Does high cholesterol really cause heart disease? This is the question that many people are asking. You might be surprised by the answer.
This excerpt was taken from an interview between Dr. Mercola and Uffe Ravnskov, MD, phD.
Q: When did you begin to suspect that the cholesterol theory of atherosclerosis might be wrong? What led you to this conclusion? Before then, had you believed the cholesterol theory? Was this part of your training?
A: I never thought that it was true. I heard about it for the first time in 1962 shortly after getting my MD. My biochemical knowledge was still intact at that time and I knew that cholesterol was one of the most important molecules in your body, indispensable for the building of your cells and for producing stress and sex hormones, as well as vitamin D.
The idea that cholesterol in the blood should kill us if its concentration is a little higher than normal, as they wrote in the Framingham paper, seemed to me just as silly as to claim that yellow fingers cause lung cancer.
Q: If the cholesterol hypothesis is error, does this mean that all of its therapies- low cholesterol diet, cholesterol lowering natural therapies, and medications- are wrong?
A: Absolutely! This type of treatment is meaningless, costly, and has transformed many healthy people into patients.
I receive hundreds of emails a year from patients, who have regained their health after having stopped their cholesterol-lowering treatment.
Q: Specifically, what are your views on statins?
A: Their benefit is trivial, and has been seen only in male patients who already have heart disease. Worse is their many adverse effects are ignored or cleverly belittled by the trial directors. Independent researchers have found many more adverse effects and in much higher numbers. If they are true, it means that today, millions of previously healthy people probably consider their weak and painful muscles, their bad memory, their sexual failure, and their cancer to be a consequence of increasing age, and so do their doctors. The risk of cancer is most alarming. Both animal experiments, epidemiological studies, and several of the statin trails have shown that low cholesterol predisposes to cancer.
This widespread use of statin treatment probably explains why the decrease of the smoking habit that has been going on in many countries hasn’t been followed by a decrease of cancer mortality. We should have seen a decrease because smoking predispose not only bronchial cancer, but to all kinds of cancer.
Q: Drug companies market vigorously the highest, strongest doses of statins. Lipitor is pushed at the highest dosage, 80 mg. This dosage is the most powerful for lowering cholesterol and LDL, but it also causes more adverse effects and costs more than lower doses. What are your thoughts about this?

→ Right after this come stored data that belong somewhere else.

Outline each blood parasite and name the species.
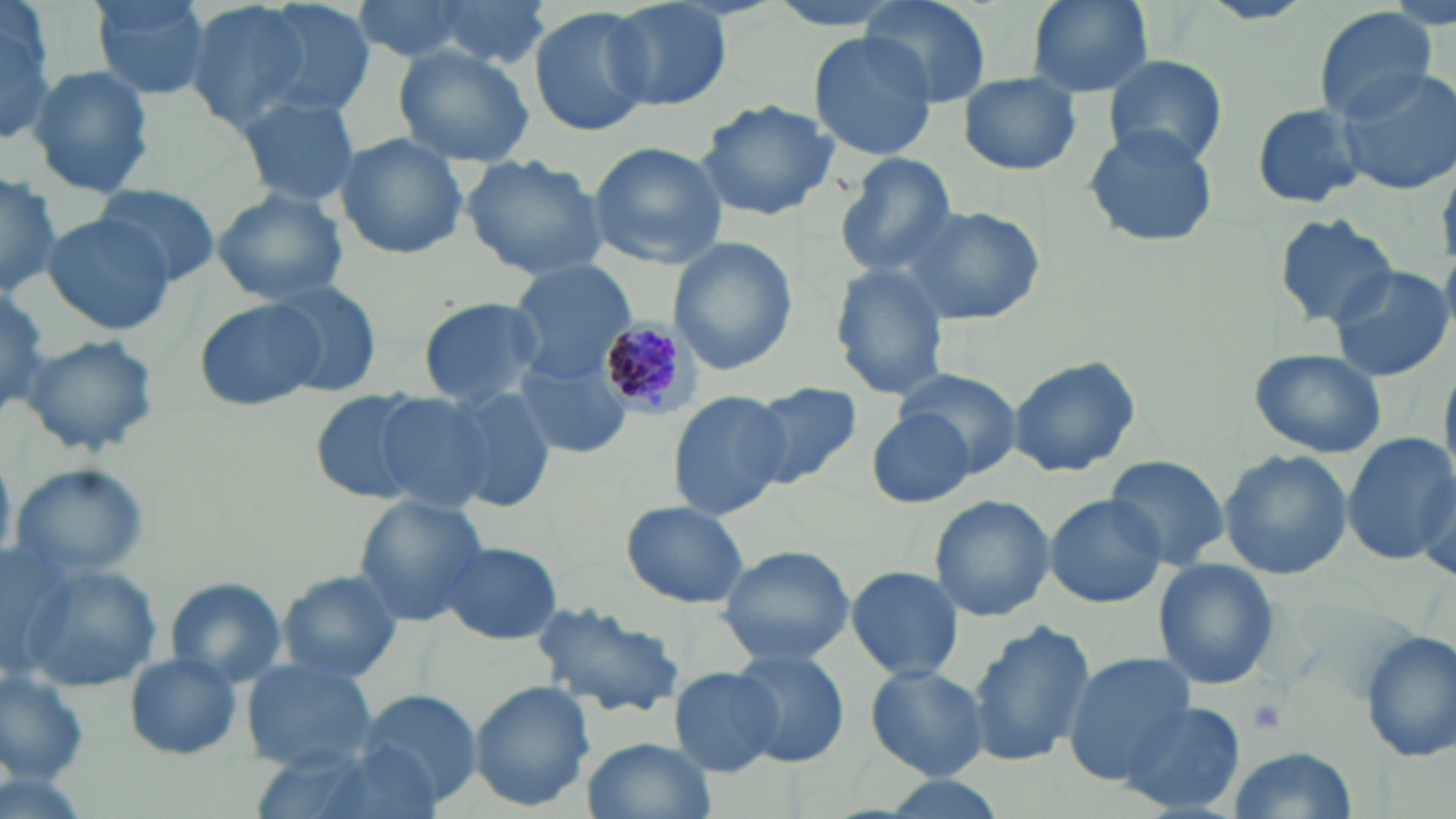

Approximate bounding boxes as (x1, y1, x2, y2) in pixels.
Plasmodium malariae-infected red blood cells: (597, 317, 710, 417).
No Plasmodium falciparum, Plasmodium ovale, Plasmodium vivax, Babesia divergens, or Trypanosoma brucei observed.

slide-level diagnosis = Plasmodium malariae
image size = 1456×819 pixels
modality = optical microscopy
preparation = thin blood film
uninfected red blood cell locations = approximate bounding boxes as (x1, y1, x2, y2) in pixels: (89, 0, 214, 103), (240, 0, 378, 123), (352, 0, 502, 63), (424, 0, 552, 68), (603, 0, 733, 113), (861, 0, 993, 109), (1024, 0, 1155, 98), (181, 1, 322, 136), (0, 2, 57, 142), (529, 6, 656, 138), (1313, 8, 1437, 123), (809, 30, 937, 161), (392, 43, 539, 169), (1101, 53, 1229, 168), (28, 64, 155, 199), (1337, 67, 1456, 195), (958, 72, 1082, 177), (234, 92, 362, 207), (695, 98, 842, 220), (1249, 102, 1370, 208), (1083, 125, 1220, 249), (333, 132, 469, 259), (587, 141, 729, 268), (462, 152, 613, 283), (832, 154, 958, 280), (0, 168, 63, 293), (93, 184, 220, 283), (211, 188, 350, 305), (895, 202, 1045, 326), (1274, 211, 1396, 325), (40, 212, 174, 336), (667, 237, 799, 376), (506, 260, 633, 382), (1327, 264, 1454, 383), (828, 265, 951, 399), (0, 277, 51, 419), (261, 279, 382, 390), (193, 295, 331, 413), (420, 296, 549, 407), (22, 333, 158, 458), (1246, 346, 1387, 458), (516, 352, 635, 459), (1007, 355, 1140, 478), (896, 367, 1024, 477), (746, 381, 862, 489), (666, 387, 791, 519), (310, 389, 435, 505), (436, 389, 555, 511), (370, 391, 508, 513), (869, 407, 977, 509), (1344, 432, 1454, 566), (1217, 450, 1354, 578), (1102, 454, 1231, 570), (11, 463, 154, 581), (1042, 493, 1170, 609), (929, 494, 1055, 621), (351, 495, 491, 626), (622, 502, 750, 609), (437, 541, 563, 645), (717, 544, 855, 666), (1152, 558, 1283, 690), (16, 561, 164, 696), (844, 565, 966, 682), (274, 570, 404, 685), (164, 577, 287, 689), (529, 599, 685, 721), (966, 620, 1096, 767), (1358, 630, 1456, 764), (728, 649, 849, 766), (1060, 652, 1197, 786), (121, 653, 243, 760), (241, 659, 378, 773), (865, 664, 990, 781), (0, 667, 91, 786), (668, 668, 783, 776), (469, 681, 596, 812), (359, 691, 481, 805), (1119, 699, 1247, 814), (583, 736, 716, 819), (1222, 747, 1361, 818), (864, 774, 1016, 819)
magnification = 1000x
platelet locations = approximate bounding boxes as (x1, y1, x2, y2) in pixels: (1246, 697, 1288, 735)
stain = May-Grünwald-Giemsa
field of view = single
Locate and identify every blood parasite.
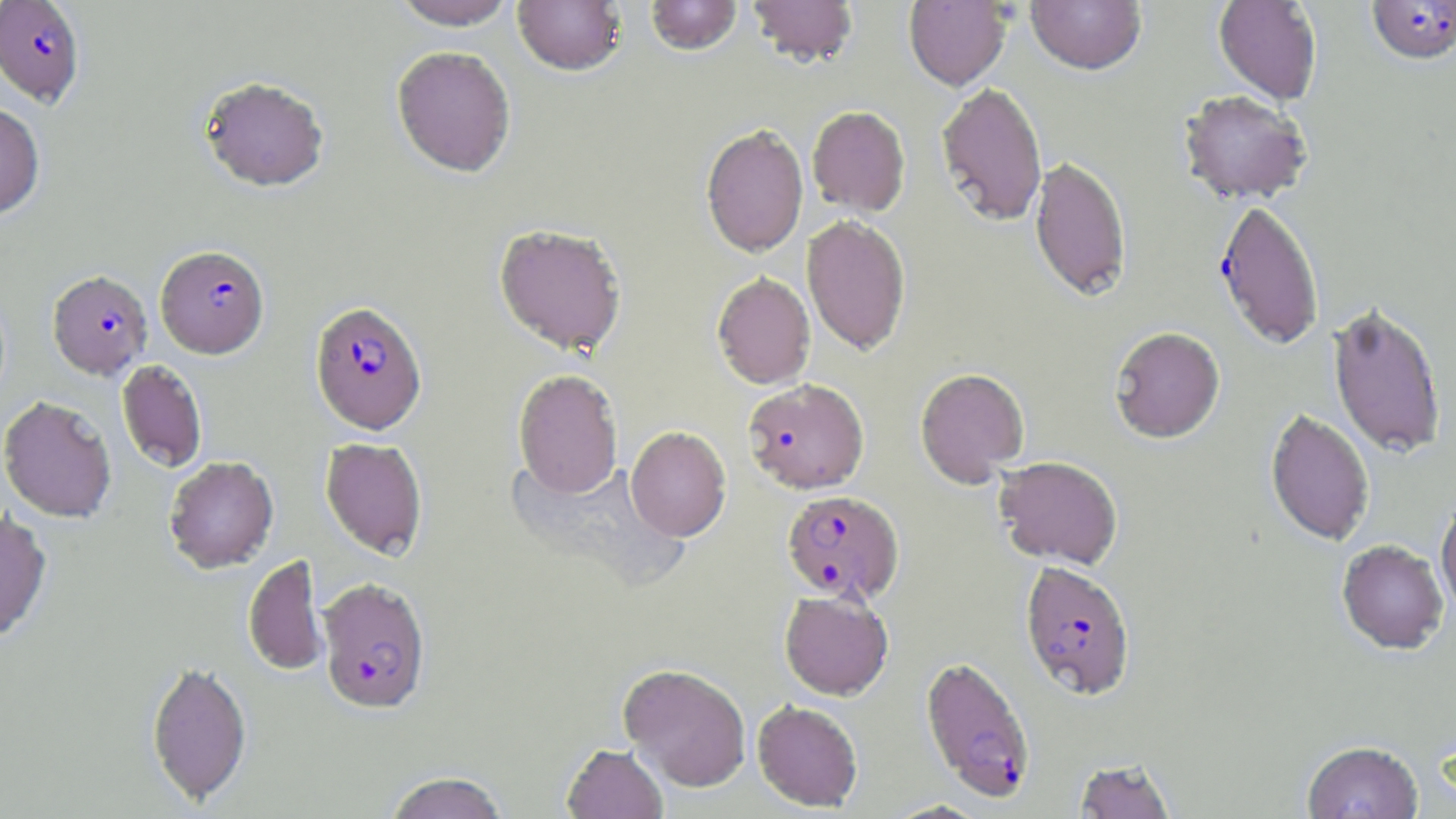
Approximate bounding boxes as (x1, y1, x2, y2) in pixels.
Plasmodium falciparum-infected red blood cells: (0, 0, 85, 106), (1365, 1, 1456, 67), (1212, 199, 1325, 352), (155, 245, 270, 359), (47, 270, 153, 380), (310, 301, 428, 435), (742, 380, 870, 496), (781, 490, 905, 606), (1019, 562, 1136, 701), (317, 578, 432, 716), (920, 656, 1036, 803).
No Plasmodium ovale, Plasmodium malariae, Plasmodium vivax, Babesia divergens, or Trypanosoma brucei observed.

slide_level_diagnosis: Plasmodium falciparum
stain: May-Grünwald-Giemsa
magnification: 1000x
image_size: 1456×819 pixels
preparation: thin blood film
uninfected_red_blood_cell_locations: 'approximate bounding boxes as (x1, y1, x2, y2) in pixels: (391, 0, 518, 30), (646, 0, 742, 57), (747, 0, 859, 69), (903, 0, 1012, 91), (1026, 0, 1146, 77), (1212, 0, 1322, 106), (513, 1, 626, 77), (391, 46, 516, 178), (198, 76, 330, 193), (936, 82, 1047, 228), (1177, 91, 1312, 206), (0, 102, 45, 220), (807, 106, 911, 218), (700, 124, 808, 259), (1029, 156, 1131, 303), (802, 216, 911, 356), (492, 224, 628, 358), (711, 272, 815, 390), (1328, 303, 1447, 461), (1109, 327, 1225, 445), (116, 360, 207, 474), (915, 368, 1030, 488), (513, 369, 623, 500), (1, 395, 117, 524), (1265, 409, 1375, 548), (625, 426, 731, 542), (320, 438, 427, 560), (164, 456, 279, 574), (994, 457, 1123, 570), (1436, 500, 1456, 617), (0, 507, 53, 644), (1336, 542, 1448, 657), (242, 554, 328, 677), (779, 591, 893, 702), (145, 660, 253, 807), (618, 664, 751, 792), (752, 701, 863, 812), (1302, 742, 1423, 819), (562, 744, 668, 819), (1073, 759, 1177, 819), (384, 771, 509, 819), (883, 800, 989, 818)'
modality: optical microscopy
field_of_view: single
Locate and identify every blood parasite.
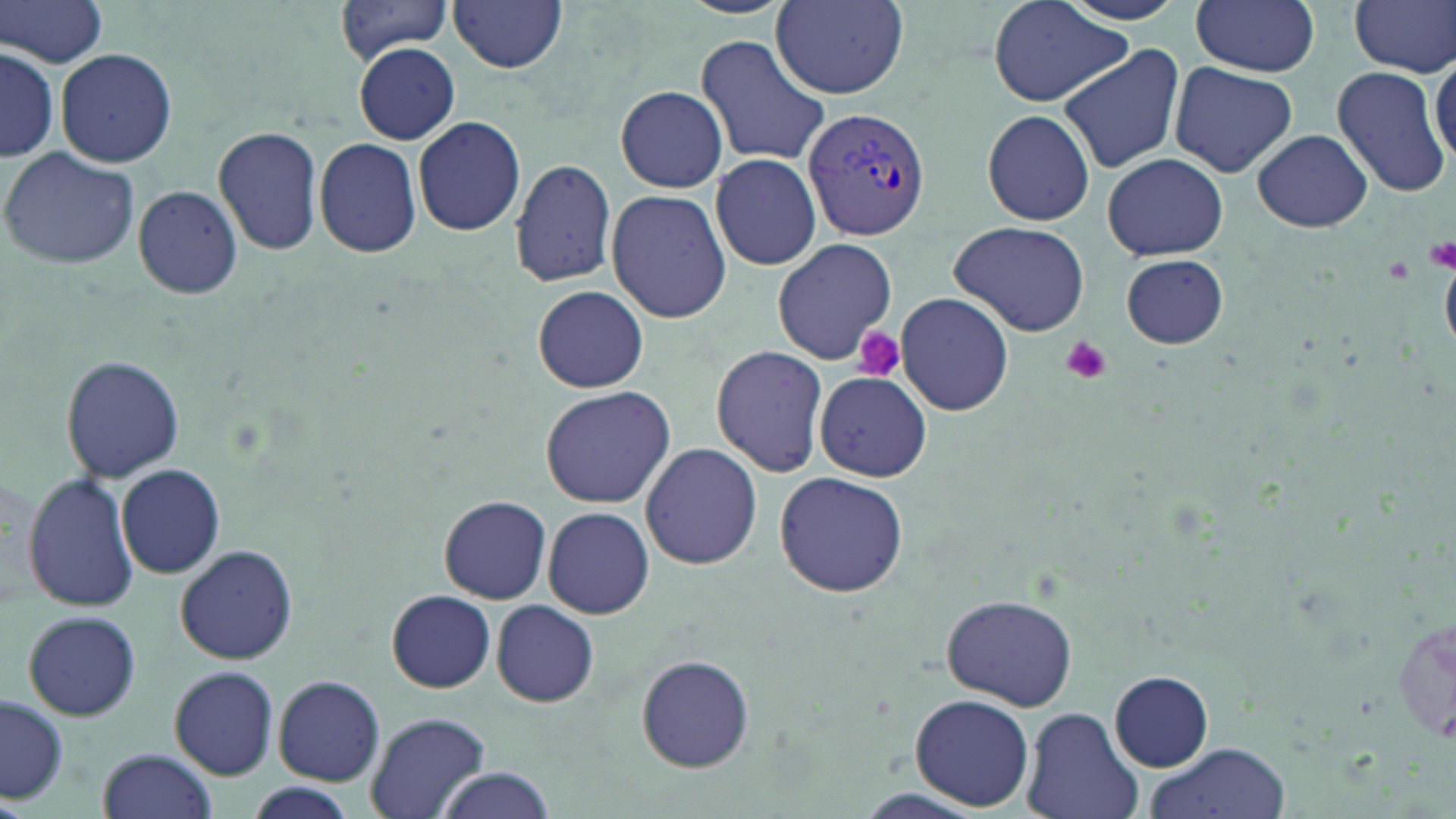

Approximate bounding boxes as [x1, y1, x2, y2] in pixels.
Plasmodium vivax-infected red blood cells: [802, 105, 932, 244].
No Plasmodium falciparum, Plasmodium ovale, Plasmodium malariae, Babesia divergens, or Trypanosoma brucei observed.

slide_level_diagnosis: Plasmodium vivax
platelet_locations: 'approximate bounding boxes as [x1, y1, x2, y2] in pixels: [1423, 237, 1456, 273], [1383, 258, 1414, 284], [854, 328, 905, 382], [1060, 335, 1112, 383]'
magnification: 1000x
uninfected_red_blood_cell_locations: 'approximate bounding boxes as [x1, y1, x2, y2] in pixels: [1, 0, 108, 69], [335, 0, 456, 61], [770, 0, 911, 102], [987, 0, 1131, 107], [1053, 0, 1192, 26], [1190, 0, 1321, 76], [1350, 0, 1455, 77], [450, 1, 568, 73], [696, 34, 832, 170], [353, 43, 459, 144], [2, 46, 58, 160], [1057, 46, 1185, 173], [1430, 47, 1456, 170], [56, 48, 178, 168], [1168, 61, 1298, 179], [1331, 65, 1453, 198], [616, 85, 728, 193], [982, 108, 1096, 226], [413, 116, 526, 237], [214, 126, 324, 255], [1252, 128, 1373, 233], [313, 136, 423, 258], [0, 144, 141, 271], [1102, 152, 1229, 261], [711, 153, 823, 272], [509, 159, 617, 286], [132, 184, 243, 300], [605, 188, 732, 323], [949, 220, 1092, 337], [770, 238, 896, 366], [1119, 253, 1230, 349], [531, 285, 650, 393], [894, 292, 1016, 415], [710, 346, 829, 478], [61, 356, 184, 482], [815, 372, 932, 482], [540, 385, 676, 508], [640, 442, 763, 570], [117, 464, 225, 579], [23, 470, 140, 614], [2, 471, 48, 607], [773, 471, 909, 598], [438, 495, 552, 604], [542, 506, 655, 620], [176, 544, 298, 665], [386, 589, 496, 693], [941, 591, 1079, 711], [493, 600, 597, 708], [1392, 606, 1455, 756], [22, 610, 141, 721], [635, 653, 754, 773], [169, 666, 280, 779], [1111, 671, 1212, 770], [272, 675, 385, 786], [910, 693, 1034, 810], [2, 694, 68, 804], [1021, 707, 1142, 819], [365, 711, 491, 819], [1145, 741, 1291, 819], [98, 747, 216, 818], [427, 767, 557, 819], [240, 785, 362, 817]'
field_of_view: one of a larger specimen
modality: light microscopy
preparation: thin blood film
image_size: 1456×819 pixels
stain: May-Grünwald-Giemsa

A: The outcome of these trials is a further demonstration that the small benefit from statin treatment has nothing to do with cholesterol. For instance, although cholesterol plummeted and remained about 50 percent below the initial value during the whole SEAS trial, it did not change morality, but it increased the number of cancer with statistical significance.
Q: If statins can be helpful in reducing the incidence of heart attacks, who should take them?
A: In my view, nobody.
Q: From the data I have seen, statins have not produced a reduction in overall cardiac deaths. Do you have any ides of why this is?
A: As you know, the statins block not only the synthesis of cholesterol, but also of other vital molecules, for instance coenzyme Q10, and muscle cells, including those of the heart, cannot function properly without Q10.
Q: Do you think that mainstream medicine will ever relinquish its view that elevated cholesterol causes heart disease, and that statins are the magic bullet?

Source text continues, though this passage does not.